İntikam
Sözüm yok. Ancak oyunu, kurguyu anlamak daha önemli diye düşünüyorum.
Erdoğan ilkokul çocuklarının okuduğu bir şiir yüzünden TEHLİKELİ görüldü, hapse gönderildi.
Çıktı. Geldi partisiyle birlikte BAŞBAKANLIK ve CUMHURBAŞKANLIĞI koltuğuna oturdu. Ta en başta Erdoğan'a itiraz eden güç, yani hapse yollayan oluşum, ilerlemesini istemiyordu. Dursun, daha öteye adım atmasın diyordu. O zamanki manşetleri gözünüzün önüne getirin.
İSTANBUL SERMAYESİ MANŞETLERDEN PARA İLE vuruyordu. Belediye Başkanlığı süresi içerisinde durdurulmak ve tasfiye edilmek istendi. NET!
Bunlara kimse itiraz edecek değil sanırım... Devam edelim...
Erdoğan yükselirken partisi Meclis'te birinci partiydi ama kendisi dışarıda kalmıştı!
YASAKLIYDI. Deniz Baykal'ın katkılarıyla o aşıldı. Vekil oldu, BAŞBAKAN olarak koltuğa oturdu. ABD, IRAK'a girmek istiyordu. Ancak arka planda daha uzun vadede TÜRKİYE'ye sokacağı askerleriyle ve içerideki partnerleriyle İRAN'ı da hedefe koyup operasyon yapacaklardı.
Ancak İRAN DOSYASI sonra ortaya çıktı. Erdoğan ABD'nin stratejik ortaklığına itiraz etmedi.
Anlamaya çalıştı. Çok yerde birlikte olmak fikrine uzak da değildi. Ancak Abdullah Bey ile Deniz Bey ABD'nin asker getirmesine, yani TEZKEREYE, şiddetle karşı çıkıyordu. Abdullah Bey bölgede ABD ile ilişki kurmayı, birlikte yürümeyi pek uygun görmüyordu. Sakıncalarını da sıralıyordu... Deniz Bey de öyle... AK Parti ve CHP'nin katkılarıyla ABD buralara inemedi, gelemedi. Tabii o aşamada rol alanlara da bir şekilde hesap sormak için elinden geleni yaptı.
Daha çok içerideki aktörleri kullanarak...
Tayyip Bey bölgede ABD ile işbirliğine sıcak baksa da her olayın altından kendisine uzanan bir iz görüyordu! ABD'nin gücü az değildi. Yıllardır buralarda at koşturuyorlardı. KAPATMA DAVASI gündeme geldi. Askeri üyenin oyuyla AK PARTİ kurtuldu.

+++

> _Görevler_
1. Kayıtlarda "Considering the objects" ifadesinin geçtiği satırdan başlayıp kayıtların son satırına kadar, iki uç dahil, bütün satırları hiç değiştirmeden olduğu gibi yeniden yaz.
2. Erdoğan'ın siyasi yükselişini anlatan yazıyı kaldığı yerden devam ettir.

+++

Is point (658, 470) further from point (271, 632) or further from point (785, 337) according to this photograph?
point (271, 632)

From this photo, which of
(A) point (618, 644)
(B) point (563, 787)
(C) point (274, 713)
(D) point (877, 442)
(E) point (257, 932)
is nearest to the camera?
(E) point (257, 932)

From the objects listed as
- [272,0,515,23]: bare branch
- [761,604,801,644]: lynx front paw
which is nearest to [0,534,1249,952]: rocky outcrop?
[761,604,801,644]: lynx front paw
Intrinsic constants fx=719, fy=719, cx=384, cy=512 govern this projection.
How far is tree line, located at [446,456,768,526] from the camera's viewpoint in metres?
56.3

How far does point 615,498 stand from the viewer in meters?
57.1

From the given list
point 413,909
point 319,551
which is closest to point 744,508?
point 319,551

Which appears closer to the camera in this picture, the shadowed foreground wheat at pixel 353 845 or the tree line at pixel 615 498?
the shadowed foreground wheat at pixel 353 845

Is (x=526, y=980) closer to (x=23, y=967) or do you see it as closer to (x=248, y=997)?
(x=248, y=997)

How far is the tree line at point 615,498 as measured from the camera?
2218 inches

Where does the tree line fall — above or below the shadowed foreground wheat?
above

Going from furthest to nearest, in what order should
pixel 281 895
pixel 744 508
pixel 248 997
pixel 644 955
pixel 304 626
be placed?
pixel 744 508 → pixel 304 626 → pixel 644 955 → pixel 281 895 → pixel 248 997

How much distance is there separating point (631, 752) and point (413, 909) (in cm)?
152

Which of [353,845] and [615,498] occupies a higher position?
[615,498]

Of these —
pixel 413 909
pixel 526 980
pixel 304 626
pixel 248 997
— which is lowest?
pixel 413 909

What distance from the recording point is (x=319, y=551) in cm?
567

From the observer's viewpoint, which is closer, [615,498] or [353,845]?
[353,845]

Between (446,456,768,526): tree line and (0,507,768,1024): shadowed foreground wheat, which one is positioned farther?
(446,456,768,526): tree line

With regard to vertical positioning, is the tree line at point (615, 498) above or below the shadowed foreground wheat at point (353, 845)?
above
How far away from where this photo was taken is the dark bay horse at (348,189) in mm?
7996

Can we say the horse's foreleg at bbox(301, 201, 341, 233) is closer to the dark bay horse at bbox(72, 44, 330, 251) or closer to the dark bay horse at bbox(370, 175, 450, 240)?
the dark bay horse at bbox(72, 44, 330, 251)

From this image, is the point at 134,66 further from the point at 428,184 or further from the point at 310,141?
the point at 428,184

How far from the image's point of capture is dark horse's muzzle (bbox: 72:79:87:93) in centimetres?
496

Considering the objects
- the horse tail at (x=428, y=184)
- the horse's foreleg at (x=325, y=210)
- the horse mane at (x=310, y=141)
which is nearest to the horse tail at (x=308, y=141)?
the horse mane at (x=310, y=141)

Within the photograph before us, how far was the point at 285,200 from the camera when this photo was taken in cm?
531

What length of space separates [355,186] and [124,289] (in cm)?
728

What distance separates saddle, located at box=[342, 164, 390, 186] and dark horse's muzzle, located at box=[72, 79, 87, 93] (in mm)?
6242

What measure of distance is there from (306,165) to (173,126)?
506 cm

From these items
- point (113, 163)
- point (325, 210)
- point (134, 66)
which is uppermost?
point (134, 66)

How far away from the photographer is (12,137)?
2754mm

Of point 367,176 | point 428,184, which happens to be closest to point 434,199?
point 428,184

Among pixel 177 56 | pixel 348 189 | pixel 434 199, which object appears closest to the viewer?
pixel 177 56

+++

> _Sırayla Cevaplar_
1.
Considering the objects
- the horse tail at (x=428, y=184)
- the horse's foreleg at (x=325, y=210)
- the horse mane at (x=310, y=141)
which is nearest to the horse tail at (x=308, y=141)?
the horse mane at (x=310, y=141)

Within the photograph before us, how far was the point at 285,200 from the camera when this photo was taken in cm?
531

What length of space separates [355,186] and [124,289] (in cm)?
728

What distance separates saddle, located at box=[342, 164, 390, 186] and dark horse's muzzle, located at box=[72, 79, 87, 93] (in mm)?
6242

What measure of distance is there from (306,165) to (173,126)?
506 cm

From these items
- point (113, 163)
- point (325, 210)
- point (134, 66)
which is uppermost?
point (134, 66)

How far away from the photographer is (12,137)?
2754mm

Of point 367,176 | point 428,184, which happens to be closest to point 434,199?
point 428,184

Among pixel 177 56 | pixel 348 189 | pixel 434 199, which object appears closest to the viewer?
pixel 177 56

2.
6'ya 5'le... Unuttuk şimdilerde ama durum buydu! Askeri üyenin oyu AK PARTİ'den daha çok Erdoğan'ın önünü açıyordu.
Parti kapatılsa da partinin içinde ayakta kalanlar olacaktı. Bu isim ERDOĞAN değildi. Yani KAPATMA ERDOĞAN'ı tasfiye etmenin diğer bir yoluydu.
Zaman akarken ABD'li askerler TÜRK ASKERİNİN BAŞINA SÜLEYMANİYE'de çuval geçiriyor, TÜRK-AMERİKAN ilişkileri aslında kopuyordu.
Koptuğunu anlamak yaşanacak bir takım büyük buhranlardan sonra mümkün oluyordu!
Bu arada 2007 MUHTIRASI geliyordu. Abdullah Bey CUMHURBAŞKANI olmak istediğini açıklıyor, kimsenin kendisini durduramayacağını ilan ediyordu.
Hakkıydı. Haklıydı. Ancak ASKER "ÖZDE DEĞİL SÖZDE" diyerek kırmızı ışık'ı işaret etti...
Aslında TÜRK ORDUSU TEZKERE için karşı çalışma yürüten Abdullah Bey'e DUR demek niyetini ortaya koyuyordu. MUHTIRA ABD'nin sesi gibiydi! 1 MART TEZKERESİ'nde Abdullah Bey'i durduramayanlar dolaşarak geliyor ve KÖŞK'e çıkmasını askerin üzerinden engellemeye çalışıyorlardı...
İntikam istiyorlardı! Ancak başaramadılar. Olmadı. Yapamadılar!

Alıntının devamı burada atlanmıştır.